*Work instructions:*
A: In the comment thread, when does the mass migration from Japan begin in the world of "Adam's Story"?
B: Duplicate the comment thread from "John Michael Greer" to "to the upslope.".

*Page extract:*
-- Opening Marker --

I'm not sure how Western dabbling in Eastern thought is going to "lead to division, segregation, and the definition of new tribes" though — did I mis-read what you're saying?

John Michael Greer said...

Jan, from my perspective you're quite correct to think about generational time frames; in the world of "Adam's Story" the mass migration from Japan begins in a very small way around 2050 and accelerates thereafter. My working guess is that the downslope of industrial civilization will in fact be roughly equal, in terms of duration, to the upslope.

Danby and Farfetched, I see no reason to interfere with a fine discussion of some very problematic points, so I'll leave you to it.

Yooper, no, we don't agree that dieoff can't happen over generations. That's exactly what I'm claiming -- that population contraction will take place gradually over the next century or two, not in a single "dieoff event," and the expectation that there must be one of the latter is yet another example of the kind of secular mythologizing I've critiqued so often in these pages.

As for why people won't be migrating en masse from North America to Latin America, well, you might want to take a look at factors such as demographics and population density. Large regions of the Great Plains, Midwest, and mountain states are emptying out; to my knowledge nothing of the sort is happening anywhere in Mexico. Human nature abhors a population vacuum, and as borders begin to dissolve, Kansas farms are likely to look very inviting to a lot of campesinos with no prospect of owning land south of the Rio Grande...

Danby said...

Farfetched,
The reason that it will lead to division and segregation is simple. If you must trust you life to the willingness of another person to help and support you in hard times, it's easier to trust someone who understands the world the same way you do, especially if that person is related to you. That is the hard nub at the center of any tribal culture.

The necessity of associating yourself with people you trust, and excluding those whom you cannot trust, has been masked by the prosperity and anonymity of industrial society. Very few of us are on the knife edge of survival. So while, for instance, a Wiccan and I might get along very well, when it came down combat, or starvation, or taking care of my children when I die, I have much more reason to trust another Catholic than a Wiccan. I understand how he thinks, and what motivates him.

So what happens is the Buddhists will tend to migrate into distinct neighborhoods, as will Wiccans, Catholics, Mormons, Druids, what have you. Especially when there are few to no jobs to draw a person out of their community, these will over the course of a few decades become distinct and formalized communities. Sooner or later, persecution will start, and the persecuted will withdraw to an area that is more friendly to them, much like Jews coming to France and the US in the 18th and 19th centuries. So, to make up some examples, Buddhists will congregate in the Los Angeles area, Hindus in San Jose, Wiccans in Portland, etc. Any place a group can become a majority and protect it's members becomes a magnet to others of the group. Think Israel for Jews, or for Gays, San Francisco.

Washington is a border region, but not for Mexico. We are about as far from Mexico as Georgia is from Canada. I know quite a bit about Hispanic Culture, at least around here. My wife teaches English classes at our Church, so it's all first hand to us.

-- Closing Marker --

Spatial grounding data:
-- Opening Marker --

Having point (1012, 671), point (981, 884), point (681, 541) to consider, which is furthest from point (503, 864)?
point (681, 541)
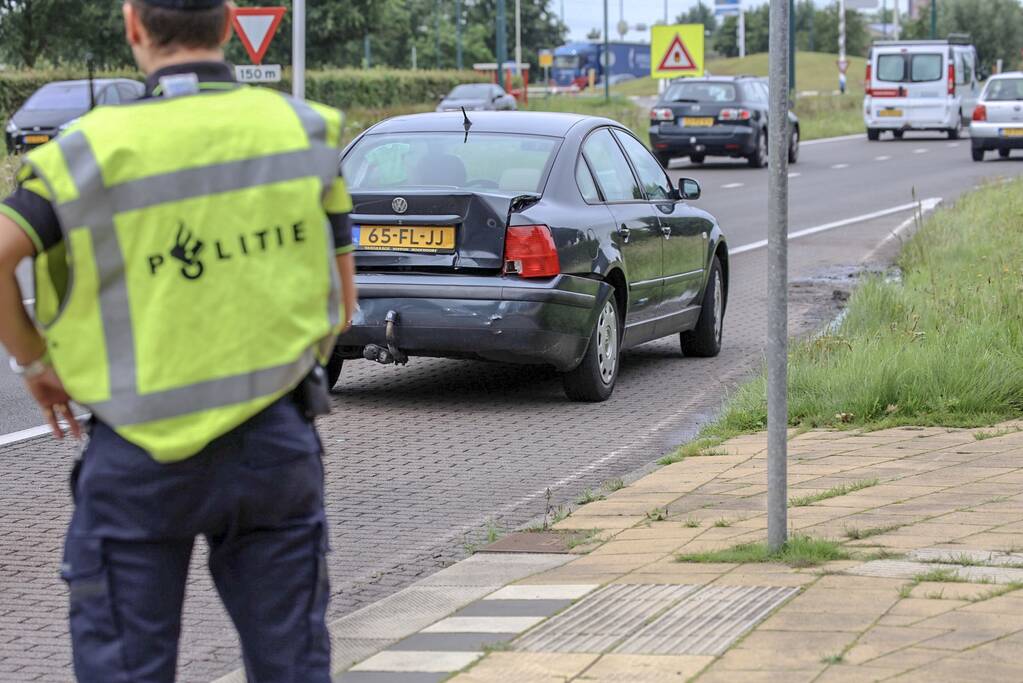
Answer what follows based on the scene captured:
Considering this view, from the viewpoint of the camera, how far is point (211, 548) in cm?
298

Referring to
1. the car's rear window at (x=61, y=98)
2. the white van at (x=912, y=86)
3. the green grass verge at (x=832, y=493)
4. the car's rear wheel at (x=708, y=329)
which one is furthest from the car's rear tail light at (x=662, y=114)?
the green grass verge at (x=832, y=493)

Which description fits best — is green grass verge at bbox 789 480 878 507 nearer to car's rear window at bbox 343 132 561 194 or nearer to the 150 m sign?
car's rear window at bbox 343 132 561 194

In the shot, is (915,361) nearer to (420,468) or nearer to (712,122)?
(420,468)

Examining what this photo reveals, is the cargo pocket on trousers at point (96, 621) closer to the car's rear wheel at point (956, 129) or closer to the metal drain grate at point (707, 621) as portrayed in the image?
the metal drain grate at point (707, 621)

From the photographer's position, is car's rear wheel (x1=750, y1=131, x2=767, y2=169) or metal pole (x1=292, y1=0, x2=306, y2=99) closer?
Result: metal pole (x1=292, y1=0, x2=306, y2=99)

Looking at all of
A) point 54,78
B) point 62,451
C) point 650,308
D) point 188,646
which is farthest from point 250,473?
point 54,78

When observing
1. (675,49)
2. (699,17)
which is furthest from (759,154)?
(699,17)

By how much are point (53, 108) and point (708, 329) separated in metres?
21.7

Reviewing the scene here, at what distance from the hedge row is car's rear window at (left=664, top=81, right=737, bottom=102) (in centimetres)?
1368

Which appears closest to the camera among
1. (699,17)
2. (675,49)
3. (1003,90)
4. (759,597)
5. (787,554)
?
(759,597)

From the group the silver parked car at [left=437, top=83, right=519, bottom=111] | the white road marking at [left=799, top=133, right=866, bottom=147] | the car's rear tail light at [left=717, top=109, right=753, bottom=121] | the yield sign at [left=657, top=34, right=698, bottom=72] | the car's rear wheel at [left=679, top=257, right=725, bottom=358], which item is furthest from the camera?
the silver parked car at [left=437, top=83, right=519, bottom=111]

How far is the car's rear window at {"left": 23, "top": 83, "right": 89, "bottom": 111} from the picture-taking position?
100 ft

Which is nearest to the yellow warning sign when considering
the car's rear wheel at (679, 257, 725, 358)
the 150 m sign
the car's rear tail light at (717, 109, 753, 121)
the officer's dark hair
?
the car's rear tail light at (717, 109, 753, 121)

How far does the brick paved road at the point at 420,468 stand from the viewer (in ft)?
18.0
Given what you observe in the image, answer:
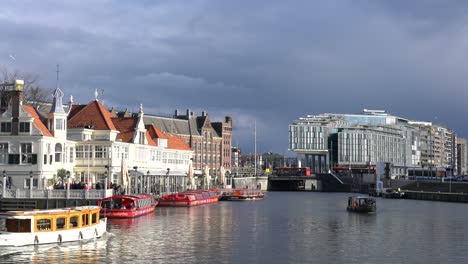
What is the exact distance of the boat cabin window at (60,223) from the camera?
61.6 m

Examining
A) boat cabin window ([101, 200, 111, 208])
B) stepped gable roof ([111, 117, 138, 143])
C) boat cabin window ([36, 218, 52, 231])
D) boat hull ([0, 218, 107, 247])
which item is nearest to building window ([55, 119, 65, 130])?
stepped gable roof ([111, 117, 138, 143])

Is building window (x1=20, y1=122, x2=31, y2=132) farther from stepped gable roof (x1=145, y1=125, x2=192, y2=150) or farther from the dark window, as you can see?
stepped gable roof (x1=145, y1=125, x2=192, y2=150)

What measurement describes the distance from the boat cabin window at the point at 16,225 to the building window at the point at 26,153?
39920mm

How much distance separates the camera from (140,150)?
12219cm

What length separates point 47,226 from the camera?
60.5m

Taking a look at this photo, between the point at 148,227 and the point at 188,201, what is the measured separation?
137ft

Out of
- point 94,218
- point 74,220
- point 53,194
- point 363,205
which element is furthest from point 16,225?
point 363,205

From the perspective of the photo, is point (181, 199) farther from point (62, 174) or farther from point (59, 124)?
point (59, 124)

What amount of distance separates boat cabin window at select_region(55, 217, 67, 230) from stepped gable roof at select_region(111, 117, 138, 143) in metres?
Result: 56.3

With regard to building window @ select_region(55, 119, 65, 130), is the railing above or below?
below

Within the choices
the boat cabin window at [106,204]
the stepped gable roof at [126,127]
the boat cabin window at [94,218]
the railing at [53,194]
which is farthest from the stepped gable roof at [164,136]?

-- Closing Marker --

*Responses to the exercise:*
A: It begins in a very small way around 2050 and accelerates thereafter.

B:
John Michael Greer said...

Jan, from my perspective you're quite correct to think about generational time frames; in the world of "Adam's Story" the mass migration from Japan begins in a very small way around 2050 and accelerates thereafter. My working guess is that the downslope of industrial civilization will in fact be roughly equal, in terms of duration, to the upslope.